Velero can back up the entire cluster or selected namespaces.

Backup all namespaces:

velero backup create <BACKUP_NAME> --default-volumes-to-restic

Backup a single namespace:

velero backup create <BACKUP_NAME> --include-namespaces <NAMESPACE> --default-volumes-to-restic

Check backup status:

velero backup describe <BACKUP_NAME>

Backup files appear in the configured Azure Blob Storage container.

6. Restore From a Backup

To restore a backup, first deploy Velero in the destination cluster using the same credentials and storage configuration.

Confirm the backup is available:

velero backup describe <BACKUP_NAME>

Restore the cluster resources and persistent volumes:

velero restore create --from-backup <BACKUP_NAME>

Velero recreates Kubernetes objects and reconnects persistent volumes from the stored backup data.

Azure Kubernetes Service Backup Limitations 

Limitations of Native AKS Backup

Azure Backup for AKS offers tight integration with the Azure ecosystem, providing a managed solution for protecting AKS clusters. However, administrators must carefully consider its numerous restrictions when planning their protection strategies, as they can significantly impact what data is protected, how long it is retained, and which cluster configurations are supported. 

Key limitations:

  • Storage and disk support is limited. Only persistent volumes based on Azure Disks using the CSI driver are supported. Unsupported storage types, such as Azure File Shares, Azure Blob Storage, and Azure Container Storage, are skipped. Specific Azure Disk SKUs, including Premium SSD v2 and Ultra Disks, are excluded.
  • Node pool requirements restrict deployment. The backup extension is only functional on x86-based Linux node pools running Ubuntu or Azure Linux. It cannot be installed on Windows node pools or ARM64 nodes.
  • Networking requires specific configuration. Network-isolated AKS clusters are not natively supported, requiring private endpoints to be configured for backup and restore operations. The extension also mandates a general-purpose v2 storage account in the same region as the cluster, configured with either public access or trusted access.

════════════════

Tasks and exercises:
1. From the backup guide, copy everything from "Azure Backup for" down to "Disks, are excluded." word for word.
2. Answer these from the backup guide:
(a) Which command checks the status of a backup?
(b) Where do the backup files appear?
(c) Which Azure Disk SKUs does native AKS backup exclude?

Supplied entries:
════════════════

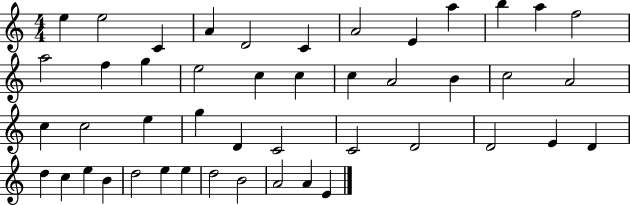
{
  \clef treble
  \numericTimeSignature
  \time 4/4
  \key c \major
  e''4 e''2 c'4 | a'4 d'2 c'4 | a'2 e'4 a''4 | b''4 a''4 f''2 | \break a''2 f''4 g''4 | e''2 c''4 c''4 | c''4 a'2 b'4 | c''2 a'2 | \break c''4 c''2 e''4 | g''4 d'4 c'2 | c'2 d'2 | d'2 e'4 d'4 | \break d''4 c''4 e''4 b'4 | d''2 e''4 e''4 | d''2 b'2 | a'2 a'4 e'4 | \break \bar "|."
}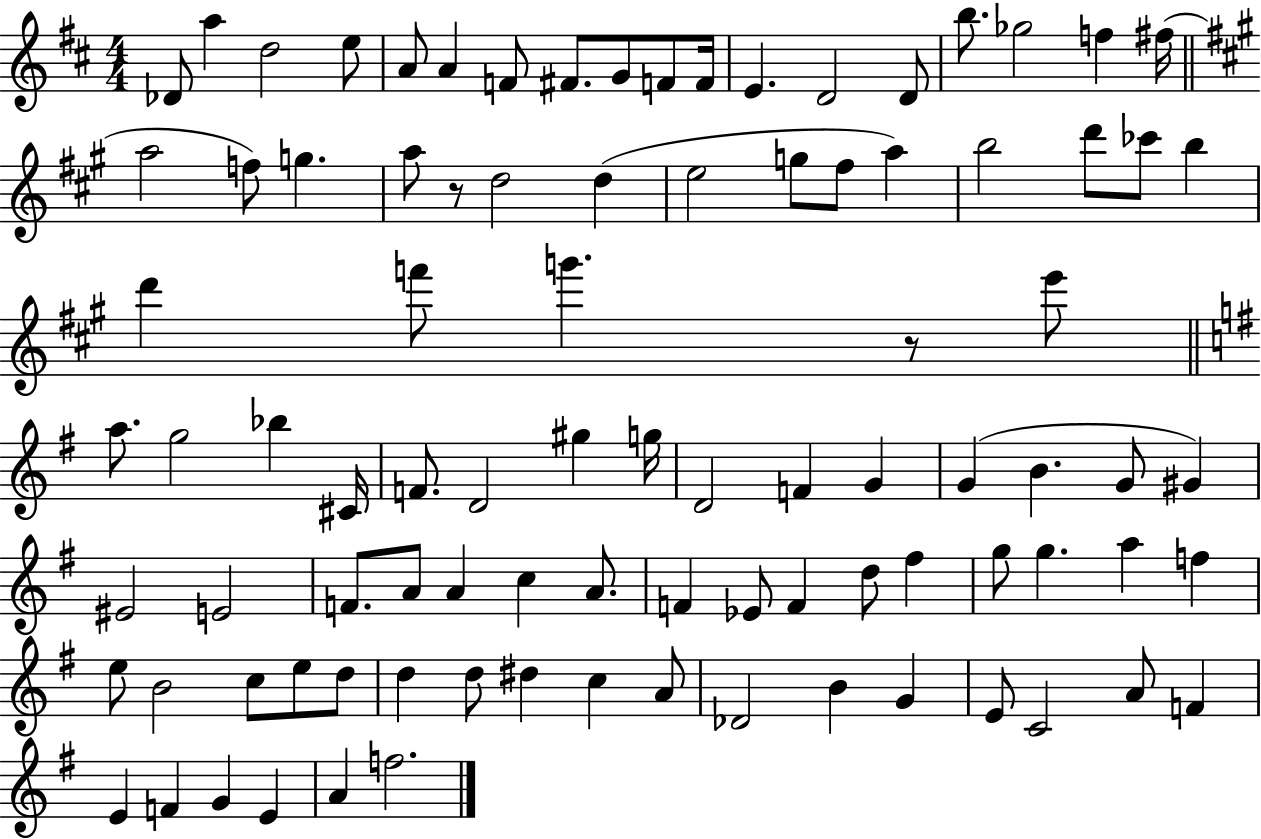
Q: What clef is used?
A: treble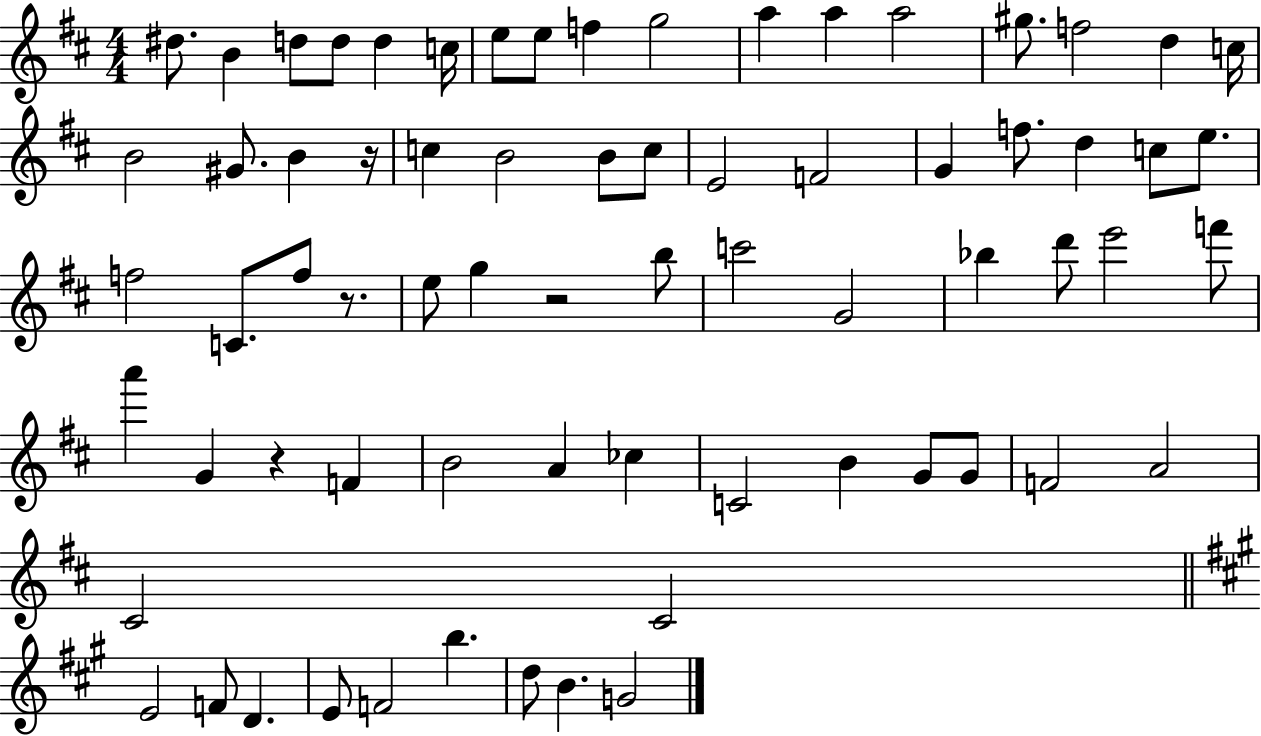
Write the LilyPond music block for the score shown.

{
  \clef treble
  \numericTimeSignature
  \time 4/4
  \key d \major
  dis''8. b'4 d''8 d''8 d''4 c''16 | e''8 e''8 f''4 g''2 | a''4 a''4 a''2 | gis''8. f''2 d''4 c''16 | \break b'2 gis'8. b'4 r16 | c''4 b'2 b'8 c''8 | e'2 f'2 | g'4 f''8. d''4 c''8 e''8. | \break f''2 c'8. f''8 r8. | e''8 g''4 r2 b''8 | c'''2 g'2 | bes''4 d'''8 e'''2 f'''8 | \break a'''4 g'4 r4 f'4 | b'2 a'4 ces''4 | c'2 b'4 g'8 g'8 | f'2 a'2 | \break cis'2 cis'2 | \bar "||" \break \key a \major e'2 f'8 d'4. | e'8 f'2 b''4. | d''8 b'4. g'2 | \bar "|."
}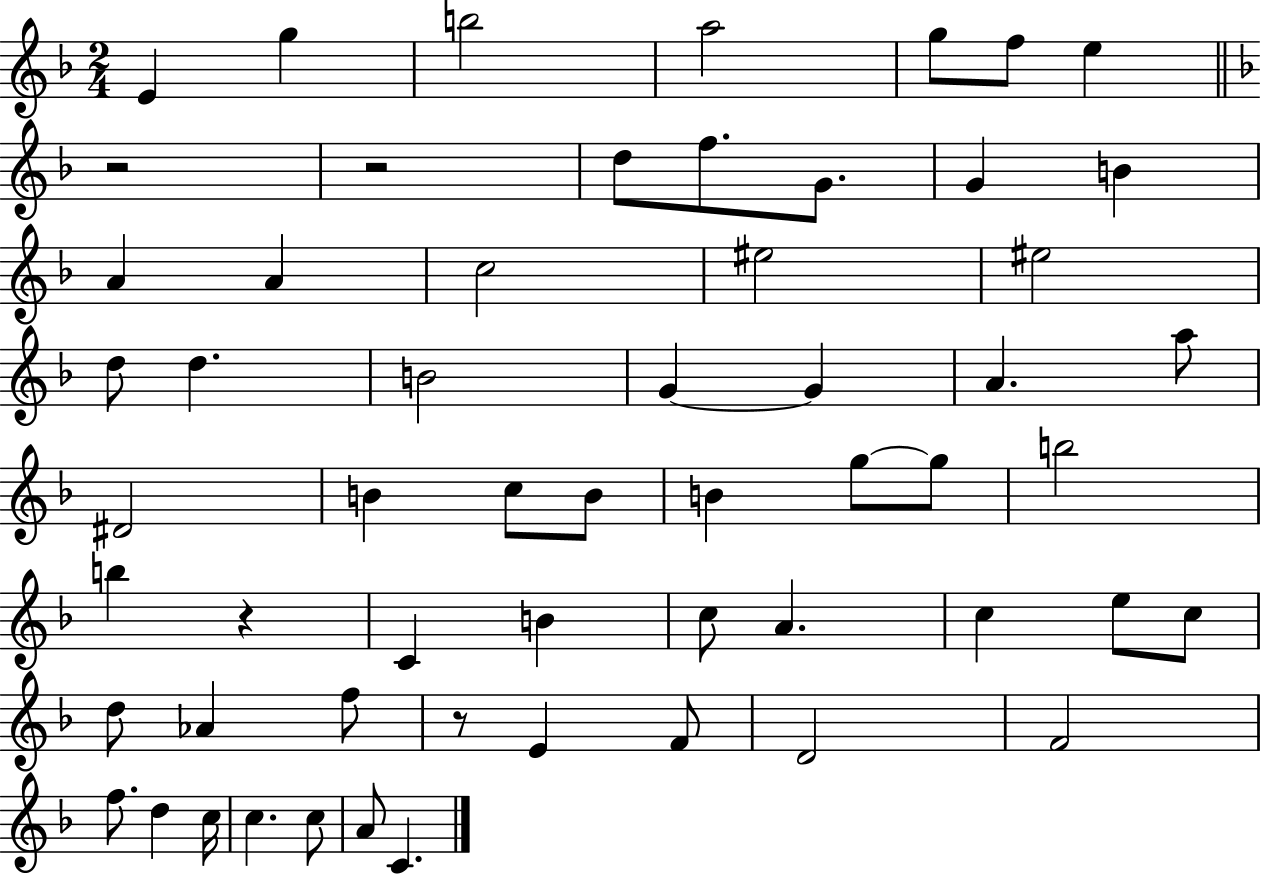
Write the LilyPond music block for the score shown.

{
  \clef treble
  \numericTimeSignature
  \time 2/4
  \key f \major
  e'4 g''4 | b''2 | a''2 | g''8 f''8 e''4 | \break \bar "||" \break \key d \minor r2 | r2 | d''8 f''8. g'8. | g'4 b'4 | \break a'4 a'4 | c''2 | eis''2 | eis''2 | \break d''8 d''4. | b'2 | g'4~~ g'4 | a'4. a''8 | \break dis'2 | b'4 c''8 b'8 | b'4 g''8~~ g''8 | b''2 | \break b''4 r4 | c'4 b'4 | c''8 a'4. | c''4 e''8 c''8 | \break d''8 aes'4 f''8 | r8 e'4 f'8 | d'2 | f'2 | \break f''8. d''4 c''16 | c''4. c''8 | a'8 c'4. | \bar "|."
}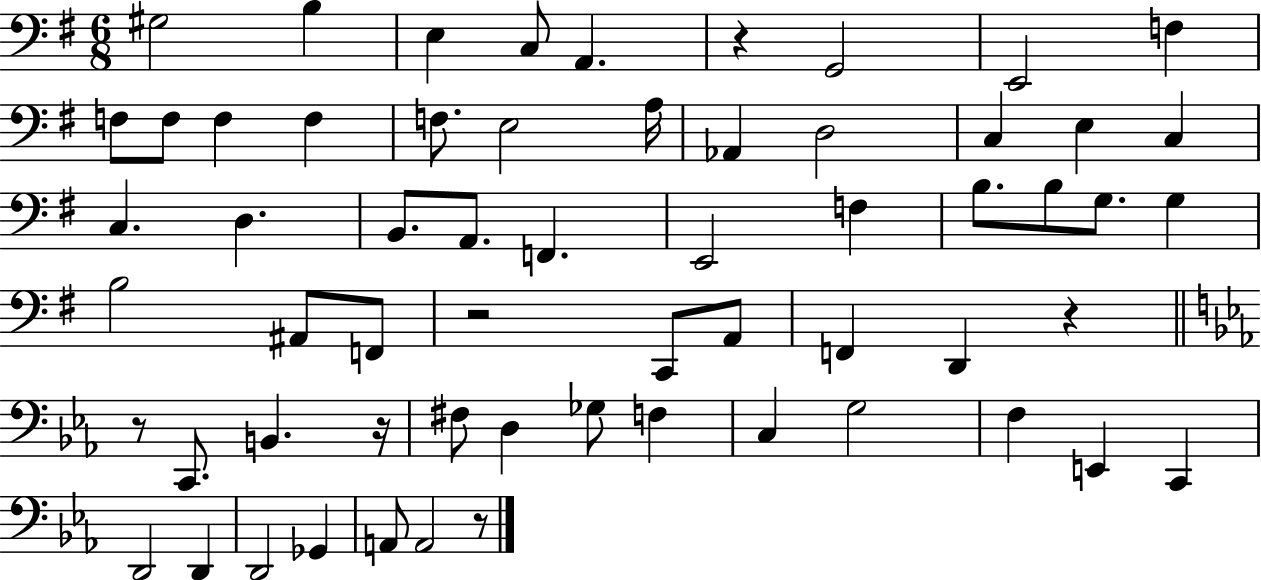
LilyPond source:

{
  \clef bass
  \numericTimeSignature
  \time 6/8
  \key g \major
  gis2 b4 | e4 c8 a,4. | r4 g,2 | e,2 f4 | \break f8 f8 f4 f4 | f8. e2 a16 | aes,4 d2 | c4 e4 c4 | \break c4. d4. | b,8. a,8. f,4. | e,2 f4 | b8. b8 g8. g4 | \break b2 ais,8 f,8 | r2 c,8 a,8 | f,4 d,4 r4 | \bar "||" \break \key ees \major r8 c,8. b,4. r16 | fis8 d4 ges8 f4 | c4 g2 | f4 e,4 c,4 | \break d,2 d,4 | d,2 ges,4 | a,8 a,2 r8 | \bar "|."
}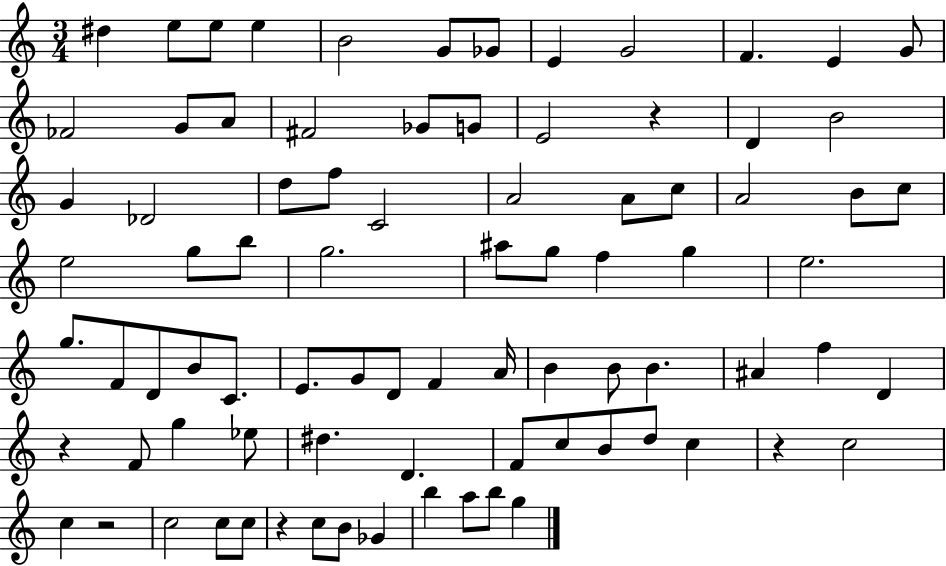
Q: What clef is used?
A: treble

════════════════

Responses for each task:
1.
Azure Backup for AKS offers tight integration with the Azure ecosystem, providing a managed solution for protecting AKS clusters. However, administrators must carefully consider its numerous restrictions when planning their protection strategies, as they can significantly impact what data is protected, how long it is retained, and which cluster configurations are supported. 

Key limitations:

  • Storage and disk support is limited. Only persistent volumes based on Azure Disks using the CSI driver are supported. Unsupported storage types, such as Azure File Shares, Azure Blob Storage, and Azure Container Storage, are skipped. Specific Azure Disk SKUs, including Premium SSD v2 and Ultra Disks, are excluded.

2.
(a) velero backup describe <BACKUP_NAME>
(b) In the configured Azure Blob Storage container.
(c) Premium SSD v2 and Ultra Disks.